Source document:
Users who wish to replicate results published in the NHSDA Main Findings Report or other SAMHSA reports should use the 1997 NHSDA imputed data for prevalence estimates rather than raw data from the questionnaire or drug answer sheets.
For some drugs that have multiple names, questions regarding the use of that drug may be asked for each distinct name. For example, even though methamphetamine, methedrine and desoxyn are the same drug, their use was measured in three separate variables.
Multistage area probability sample design involving five selection stages: (1) primary sampling unit (PSU) areas (e.g., counties), (2) subareas within primary areas (e.g., blocks or block groups), (3) listing units within subareas, (4) age domains within sampled listing units, and (5) eligible individuals within sampled age domains. The 1997 NHSDA used the same 115 PSUs as the 1995 and 1996 NHSDAs, plus a total of 18 supplemental PSUs from Arizona and California. The 115 PSUs were selected to represent the nation's total eligible population, including areas of high Hispanic concentration. These PSUs were defined as metropolitan areas, counties, groups of counties, Census tracts, and independent cities. Of the 115 PSUs, 43 were selected with certainty and 72 were randomly selected with probability proportional to size (PPS). The national sample was supplemented by a PPS selection of 14 noncertainty PSUs from Arizona plus 4 noncertainty PSUs from California. Because the national sample provided representation for certainty PSUs in each state, no additional certainty PSUs were added to either sample. Unlike NHSDAs prior to 1996, the 1996 and 1997 NHSDAs did not oversample cigarette smokers aged 18-34. Unlike the 1996 NHSDA, which reused about 95 percent of the sample segments used in 1995, the 1997 NHSDA basically surveyed a new segment sample. Only 96 segments in the 1997 NHSDA overlapped with 1996 segments. Beginning in quarter two of the 1997 NHSDA, residents of Arizona and California were oversampled to provide direct survey estimates for these states. Due to confidentiality concerns, there is no variable on the public use data file to indicate a state identifier. The five age groups were: ages 12-17, 18-25, 26-34, 35-49, and 50 and older. The three race/ethnic groups were: Whites/others, non-Hispanic Blacks, and Hispanics. Blacks and Hispanics were oversampled. The study yielded an 85.0 percent eligibility rate for sample households and a 92.7 percent completion rate for screening eligible households.
Data were weighted based on the five stages of sampling that were used. Adjustments were made to compensate for nonresponse and sampling error. Adjustments also included trimming sample weights to reduce excessive weight variation and a post-stratification to Census population estimates. The final weight variable to be used in analysis is ANALWT.

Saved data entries
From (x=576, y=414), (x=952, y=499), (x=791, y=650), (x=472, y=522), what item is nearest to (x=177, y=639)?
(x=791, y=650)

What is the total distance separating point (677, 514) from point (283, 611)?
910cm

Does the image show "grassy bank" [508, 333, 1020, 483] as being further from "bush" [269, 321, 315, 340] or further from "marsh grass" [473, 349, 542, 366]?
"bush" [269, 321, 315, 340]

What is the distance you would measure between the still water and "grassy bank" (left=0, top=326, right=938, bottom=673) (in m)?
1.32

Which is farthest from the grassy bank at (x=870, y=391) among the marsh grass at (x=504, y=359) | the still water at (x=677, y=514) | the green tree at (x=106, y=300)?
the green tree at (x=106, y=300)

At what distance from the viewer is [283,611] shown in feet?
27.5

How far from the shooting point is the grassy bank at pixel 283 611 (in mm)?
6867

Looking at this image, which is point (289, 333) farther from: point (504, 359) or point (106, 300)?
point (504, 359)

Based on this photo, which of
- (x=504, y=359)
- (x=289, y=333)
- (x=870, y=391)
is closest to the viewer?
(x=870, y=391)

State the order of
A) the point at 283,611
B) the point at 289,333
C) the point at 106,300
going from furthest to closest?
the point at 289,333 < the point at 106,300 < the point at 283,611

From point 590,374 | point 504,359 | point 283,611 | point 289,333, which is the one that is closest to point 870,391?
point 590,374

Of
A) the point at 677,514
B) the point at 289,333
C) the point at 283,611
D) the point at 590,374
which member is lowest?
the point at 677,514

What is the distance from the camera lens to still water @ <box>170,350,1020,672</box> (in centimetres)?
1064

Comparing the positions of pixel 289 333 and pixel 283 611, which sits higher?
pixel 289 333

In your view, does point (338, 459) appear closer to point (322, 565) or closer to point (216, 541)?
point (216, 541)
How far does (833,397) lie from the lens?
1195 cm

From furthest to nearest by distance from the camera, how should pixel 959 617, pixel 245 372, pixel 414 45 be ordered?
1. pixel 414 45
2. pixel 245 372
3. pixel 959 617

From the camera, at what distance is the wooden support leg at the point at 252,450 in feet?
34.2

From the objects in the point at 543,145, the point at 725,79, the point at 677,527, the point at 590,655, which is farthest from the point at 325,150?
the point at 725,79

Task prompt: Print the stretch of the survey description from "Users who wish" through "three separate variables.". Work only from the survey description.

Written response:
Users who wish to replicate results published in the NHSDA Main Findings Report or other SAMHSA reports should use the 1997 NHSDA imputed data for prevalence estimates rather than raw data from the questionnaire or drug answer sheets.
For some drugs that have multiple names, questions regarding the use of that drug may be asked for each distinct name. For example, even though methamphetamine, methedrine and desoxyn are the same drug, their use was measured in three separate variables.